Lay out the lines below, from the one containing "Which one is furthest" through the one containing "352 centimetres", inclusive, as a JSON list of strings with one string per line and blank lines omitted.

Records for the task

※ ※ ※

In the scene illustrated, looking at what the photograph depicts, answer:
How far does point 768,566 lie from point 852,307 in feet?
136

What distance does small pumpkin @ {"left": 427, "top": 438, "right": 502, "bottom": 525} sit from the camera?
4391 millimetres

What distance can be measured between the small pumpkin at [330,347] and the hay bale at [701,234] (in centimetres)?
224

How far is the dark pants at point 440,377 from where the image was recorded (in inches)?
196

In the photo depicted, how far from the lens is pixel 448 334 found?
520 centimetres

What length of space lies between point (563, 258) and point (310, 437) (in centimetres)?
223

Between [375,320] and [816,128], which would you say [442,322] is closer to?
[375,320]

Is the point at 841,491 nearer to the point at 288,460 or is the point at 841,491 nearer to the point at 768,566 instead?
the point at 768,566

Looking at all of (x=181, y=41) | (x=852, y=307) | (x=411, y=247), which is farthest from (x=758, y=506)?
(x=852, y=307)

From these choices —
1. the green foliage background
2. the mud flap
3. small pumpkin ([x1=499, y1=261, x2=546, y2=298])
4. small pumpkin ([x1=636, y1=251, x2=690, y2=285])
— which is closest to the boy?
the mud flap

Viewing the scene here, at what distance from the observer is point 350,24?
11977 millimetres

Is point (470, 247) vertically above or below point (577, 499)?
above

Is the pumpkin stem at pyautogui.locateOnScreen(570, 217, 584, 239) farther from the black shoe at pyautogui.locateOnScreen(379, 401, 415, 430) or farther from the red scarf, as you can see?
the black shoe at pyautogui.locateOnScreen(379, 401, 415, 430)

※ ※ ※

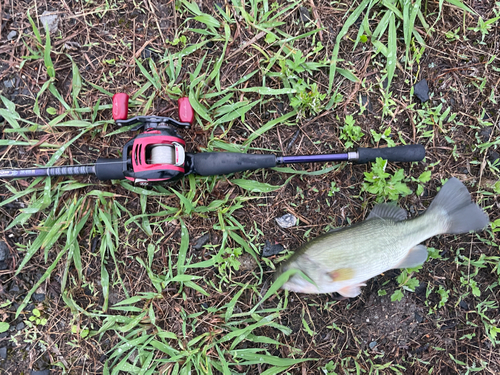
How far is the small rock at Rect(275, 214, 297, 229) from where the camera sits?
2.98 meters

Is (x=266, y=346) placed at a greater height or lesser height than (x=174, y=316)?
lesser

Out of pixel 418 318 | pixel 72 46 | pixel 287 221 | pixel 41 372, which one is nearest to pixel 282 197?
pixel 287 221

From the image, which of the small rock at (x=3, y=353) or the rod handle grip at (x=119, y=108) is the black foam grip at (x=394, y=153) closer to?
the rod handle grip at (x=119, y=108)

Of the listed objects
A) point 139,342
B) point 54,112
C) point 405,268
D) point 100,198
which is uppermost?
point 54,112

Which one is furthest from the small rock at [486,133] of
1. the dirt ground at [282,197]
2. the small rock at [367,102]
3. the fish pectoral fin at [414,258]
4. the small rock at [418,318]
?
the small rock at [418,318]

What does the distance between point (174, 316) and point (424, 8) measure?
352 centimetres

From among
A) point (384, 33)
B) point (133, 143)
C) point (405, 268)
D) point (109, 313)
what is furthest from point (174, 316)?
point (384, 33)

※ ※ ※

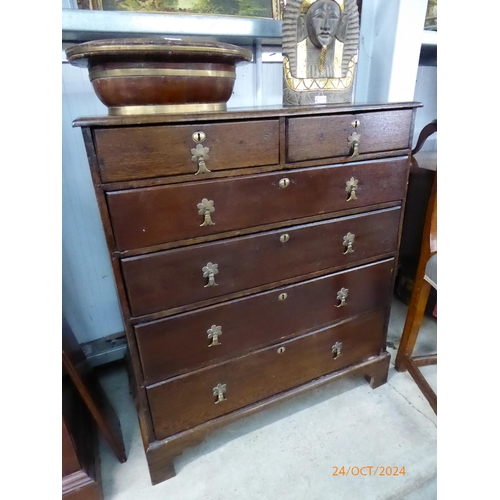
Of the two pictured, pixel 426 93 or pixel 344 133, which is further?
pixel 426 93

※ ※ ※

Answer to this exercise
[
  "Which one is furthest from the small rock at [486,133] of",
  "1. the dirt ground at [282,197]",
  "2. the small rock at [367,102]",
  "3. the fish pectoral fin at [414,258]",
  "4. the small rock at [418,318]",
  "?",
  "the small rock at [418,318]",
  "What does the distance between point (174, 316) and point (424, 8) measure?",
  "352 centimetres"
]